L’étendue du désastre reste à évaluer : au feu et au souffle de l’explosion s’ajoute la toxicité du benzène, létale pour les poumons. Pour cette raison, 3000 ouvriers, 1000 habitants furent évacués sur le champ.  L’air et l’eau des canaux, également pollués, fait risquer de lourds dommages à la faune et à la flore.

Le complexe chimique appartenait au groupe Tianjiayi, fondé en 2007, important producteur de pesticides et de teintures textiles. Quelques heures après l’accident, son état-major était arrêté. Mais Tianjiayi était loin d’être un élève-modèle : il avait déjà été épinglé en 2014 pour avoir déversé illégalement ses déchets chimiques, puis 13 infractions aux règlements de sécurité avaient été relevées en 2018, dont diverses fuites et l’absence de valves d’urgence sur les cuves…

Pourtant, l’administration avait fait des efforts pour mieux sécuriser ce secteur à haut risque. Le Jiangsu est au cœur d’un programme visant à imposer à toutes ses usines chimiques un pourcentage d’investissement en équipements sécuritaires. De plus, les comportements changent. En 2007, suite à une explosion dans la même zone, ayant causé 7 morts, l’instance en charge s’était félicitée d’avoir réussi à étouffer l’affaire. Aujourd’hui, moins de 24 heures après le drame, la même autorité publie un bilan plausible des victimes. Mais cet accident, le plus grave en 4 ans est là pour rappeler que la Chine a du chemin à parcourir pour porter sa sécurité chimique au niveau international. La dernière explosion importante avait frappé un autre port industriel, à Tianjin en août 2015 : elle avait coûté 173 vies, et causé plusieurs milliards de $ de dégâts.

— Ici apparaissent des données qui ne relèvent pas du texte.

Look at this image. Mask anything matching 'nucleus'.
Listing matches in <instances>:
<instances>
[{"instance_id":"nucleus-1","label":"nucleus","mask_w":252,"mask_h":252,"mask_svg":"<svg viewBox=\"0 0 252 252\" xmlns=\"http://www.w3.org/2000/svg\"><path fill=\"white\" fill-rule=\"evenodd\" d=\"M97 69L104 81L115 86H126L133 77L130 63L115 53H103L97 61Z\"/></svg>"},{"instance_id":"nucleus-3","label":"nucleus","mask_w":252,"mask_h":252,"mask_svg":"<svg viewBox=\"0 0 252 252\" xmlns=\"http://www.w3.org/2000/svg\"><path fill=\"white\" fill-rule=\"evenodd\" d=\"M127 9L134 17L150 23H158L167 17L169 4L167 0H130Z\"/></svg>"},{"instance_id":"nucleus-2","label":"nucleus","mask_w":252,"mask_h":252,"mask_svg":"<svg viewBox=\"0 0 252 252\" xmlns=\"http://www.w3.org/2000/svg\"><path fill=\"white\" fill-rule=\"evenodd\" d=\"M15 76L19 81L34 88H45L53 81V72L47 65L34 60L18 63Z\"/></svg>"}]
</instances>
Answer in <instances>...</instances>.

Une autre catastrophe eut lieu, quelques jours plus tôt, à des milliers de kilomètres hors de Chine : le crash d’un Boeing 737 Max le 10 mars en Ethiopie, le second en six mois, avec au total 346 personnes à bord. Quelques heures après le drame, la Chine a été le premier pays à clouer au sol ses 94 B737 Max. Toutes les autres agences de certification aérienne, dont la FAA américaine, suivirent. A en croire les experts, l’interdiction durera au bas mot quelques mois – le problème semble venir d’une dysfonction d’un système embarqué MCAS, d’assistance à la navigation.

Mais cette interdiction sécuritaire risque de compliquer le règlement du conflit commercial sino-américain. La Chine s’est engagée, pour rééquilibrer la balance commerciale, à sextupler ses commandes aux Etats-Unis, avec des achats de B737 Max. 104 autres sont déjà commandés. D’ailleurs, une première chaîne de finition Boeing avait été inaugurée à Zhoushan (Zhejiang) mi-décembre, sur une livraison d’un 737 Max à Air China.

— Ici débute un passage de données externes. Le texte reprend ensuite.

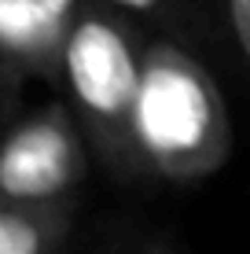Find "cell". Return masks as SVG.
<instances>
[{"mask_svg": "<svg viewBox=\"0 0 250 254\" xmlns=\"http://www.w3.org/2000/svg\"><path fill=\"white\" fill-rule=\"evenodd\" d=\"M151 30L107 0H81L63 48L59 85L70 100L92 162L114 185H148L136 111L144 85V48Z\"/></svg>", "mask_w": 250, "mask_h": 254, "instance_id": "cell-1", "label": "cell"}, {"mask_svg": "<svg viewBox=\"0 0 250 254\" xmlns=\"http://www.w3.org/2000/svg\"><path fill=\"white\" fill-rule=\"evenodd\" d=\"M213 59L151 33L144 48V85L136 133L151 181L199 185L213 177L232 155V122L221 96Z\"/></svg>", "mask_w": 250, "mask_h": 254, "instance_id": "cell-2", "label": "cell"}, {"mask_svg": "<svg viewBox=\"0 0 250 254\" xmlns=\"http://www.w3.org/2000/svg\"><path fill=\"white\" fill-rule=\"evenodd\" d=\"M89 159V140L66 96L11 115L0 151V199L77 203Z\"/></svg>", "mask_w": 250, "mask_h": 254, "instance_id": "cell-3", "label": "cell"}, {"mask_svg": "<svg viewBox=\"0 0 250 254\" xmlns=\"http://www.w3.org/2000/svg\"><path fill=\"white\" fill-rule=\"evenodd\" d=\"M81 0H0V52H4L7 115H15L22 81H59L63 48Z\"/></svg>", "mask_w": 250, "mask_h": 254, "instance_id": "cell-4", "label": "cell"}, {"mask_svg": "<svg viewBox=\"0 0 250 254\" xmlns=\"http://www.w3.org/2000/svg\"><path fill=\"white\" fill-rule=\"evenodd\" d=\"M77 203L0 199V254H66Z\"/></svg>", "mask_w": 250, "mask_h": 254, "instance_id": "cell-5", "label": "cell"}, {"mask_svg": "<svg viewBox=\"0 0 250 254\" xmlns=\"http://www.w3.org/2000/svg\"><path fill=\"white\" fill-rule=\"evenodd\" d=\"M118 11L133 15L151 33L173 37L180 45L202 52L206 59H221V37L213 19V0H107Z\"/></svg>", "mask_w": 250, "mask_h": 254, "instance_id": "cell-6", "label": "cell"}, {"mask_svg": "<svg viewBox=\"0 0 250 254\" xmlns=\"http://www.w3.org/2000/svg\"><path fill=\"white\" fill-rule=\"evenodd\" d=\"M221 37V63H232L239 81L250 89V0H213Z\"/></svg>", "mask_w": 250, "mask_h": 254, "instance_id": "cell-7", "label": "cell"}, {"mask_svg": "<svg viewBox=\"0 0 250 254\" xmlns=\"http://www.w3.org/2000/svg\"><path fill=\"white\" fill-rule=\"evenodd\" d=\"M110 254H177V247L166 240V236H140L136 243H125V247H114Z\"/></svg>", "mask_w": 250, "mask_h": 254, "instance_id": "cell-8", "label": "cell"}]
</instances>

Désormais, même après le retour sur le marché du modèle — s’il arrive — quelle compagnie, quel passager souhaitera lui faire confiance ? Sinon, par quel modèle le remplacer ? Autant de questions que se poseront à coup sûr les négociateurs sino-américains, qui se retrouveront le 28 mars à Pékin, puis le 3 avril à Washington.